── Material for this task
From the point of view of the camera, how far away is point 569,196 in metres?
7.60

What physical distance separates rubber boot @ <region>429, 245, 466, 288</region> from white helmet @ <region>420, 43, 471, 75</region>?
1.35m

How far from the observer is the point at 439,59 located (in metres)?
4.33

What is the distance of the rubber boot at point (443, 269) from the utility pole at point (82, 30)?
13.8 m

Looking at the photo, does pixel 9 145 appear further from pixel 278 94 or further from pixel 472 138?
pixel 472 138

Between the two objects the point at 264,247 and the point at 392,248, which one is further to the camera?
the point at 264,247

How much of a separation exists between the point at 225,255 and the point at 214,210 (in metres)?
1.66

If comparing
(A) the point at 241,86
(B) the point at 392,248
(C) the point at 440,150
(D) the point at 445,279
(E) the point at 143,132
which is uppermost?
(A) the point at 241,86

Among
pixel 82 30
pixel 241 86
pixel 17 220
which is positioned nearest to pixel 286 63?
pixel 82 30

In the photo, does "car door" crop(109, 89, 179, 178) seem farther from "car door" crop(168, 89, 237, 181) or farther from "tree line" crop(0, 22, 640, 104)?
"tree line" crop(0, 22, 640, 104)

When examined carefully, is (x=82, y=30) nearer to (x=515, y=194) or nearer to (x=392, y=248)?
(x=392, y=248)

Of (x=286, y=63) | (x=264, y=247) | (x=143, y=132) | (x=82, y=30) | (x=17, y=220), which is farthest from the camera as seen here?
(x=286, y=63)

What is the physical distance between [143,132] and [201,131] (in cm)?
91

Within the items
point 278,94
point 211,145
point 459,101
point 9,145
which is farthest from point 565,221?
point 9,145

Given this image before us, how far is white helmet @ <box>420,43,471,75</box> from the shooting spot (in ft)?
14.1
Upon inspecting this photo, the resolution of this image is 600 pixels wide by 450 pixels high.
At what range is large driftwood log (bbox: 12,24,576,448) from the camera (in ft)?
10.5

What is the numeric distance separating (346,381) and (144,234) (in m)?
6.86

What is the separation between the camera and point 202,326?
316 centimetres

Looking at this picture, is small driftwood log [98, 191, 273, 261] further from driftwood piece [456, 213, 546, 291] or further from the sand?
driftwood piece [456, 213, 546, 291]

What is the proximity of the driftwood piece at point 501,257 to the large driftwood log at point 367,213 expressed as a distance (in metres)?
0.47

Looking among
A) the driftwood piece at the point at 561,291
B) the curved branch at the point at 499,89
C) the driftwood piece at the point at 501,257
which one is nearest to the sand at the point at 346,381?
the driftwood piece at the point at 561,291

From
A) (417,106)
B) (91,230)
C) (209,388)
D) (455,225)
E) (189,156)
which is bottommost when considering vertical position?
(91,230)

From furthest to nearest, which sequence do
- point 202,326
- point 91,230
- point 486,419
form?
────
### Problem description:
Copy all of the items above word for word, with every line and its answer kept as it appears.

### Exercise response:
From the point of view of the camera, how far away is point 569,196 in metres?
7.60

What physical distance separates rubber boot @ <region>429, 245, 466, 288</region> from white helmet @ <region>420, 43, 471, 75</region>?
1.35m

How far from the observer is the point at 439,59 located (in metres)?
4.33

What is the distance of the rubber boot at point (443, 269) from the utility pole at point (82, 30)?
13.8 m

Looking at the photo, does pixel 9 145 appear further from pixel 278 94 or further from pixel 472 138?
pixel 472 138

Between the two objects the point at 264,247 and the point at 392,248, which one is further to the camera?
the point at 264,247

How much of a separation exists between the point at 225,255 and the point at 214,210 (in metres)?
1.66

If comparing
(A) the point at 241,86
(B) the point at 392,248
(C) the point at 440,150
(D) the point at 445,279
(E) the point at 143,132
which is uppermost?
(A) the point at 241,86

Among
pixel 82 30
pixel 241 86
pixel 17 220
which is positioned nearest to pixel 286 63?
pixel 82 30

In the photo, does "car door" crop(109, 89, 179, 178) seem farther from "car door" crop(168, 89, 237, 181) or farther from "tree line" crop(0, 22, 640, 104)?
"tree line" crop(0, 22, 640, 104)

When examined carefully, is (x=82, y=30) nearer to (x=515, y=194) or nearer to (x=392, y=248)?
(x=392, y=248)

Of (x=286, y=63) | (x=264, y=247) | (x=143, y=132) | (x=82, y=30) | (x=17, y=220), which is farthest from the camera as seen here?
(x=286, y=63)

What is the physical distance between [143,132] and [201,131] (in cm)?
91

Within the items
point 278,94
point 211,145
point 459,101
point 9,145
which is farthest from point 565,221?
point 9,145

Given this image before us, how far is white helmet @ <box>420,43,471,75</box> from the shooting spot (in ft)?
14.1
Upon inspecting this photo, the resolution of this image is 600 pixels wide by 450 pixels high.
At what range is large driftwood log (bbox: 12,24,576,448) from the camera (in ft)?
10.5

What is the numeric distance separating (346,381) and (144,234) (in m)?
6.86

What is the separation between the camera and point 202,326?
316 centimetres

Looking at this picture, is small driftwood log [98, 191, 273, 261] further from driftwood piece [456, 213, 546, 291] or further from the sand?
driftwood piece [456, 213, 546, 291]

What is the proximity of the driftwood piece at point 501,257 to the large driftwood log at point 367,213 expressed as a distance (in metres)?
0.47

Looking among
A) the driftwood piece at the point at 561,291
B) the curved branch at the point at 499,89
C) the driftwood piece at the point at 501,257
which one is nearest to the sand at the point at 346,381?
the driftwood piece at the point at 561,291

From
A) (417,106)
B) (91,230)
C) (209,388)
D) (455,225)
E) (189,156)
which is bottommost when considering vertical position?
(91,230)

From furthest to nearest, which sequence do
- point 202,326
- point 91,230
- point 486,419
form?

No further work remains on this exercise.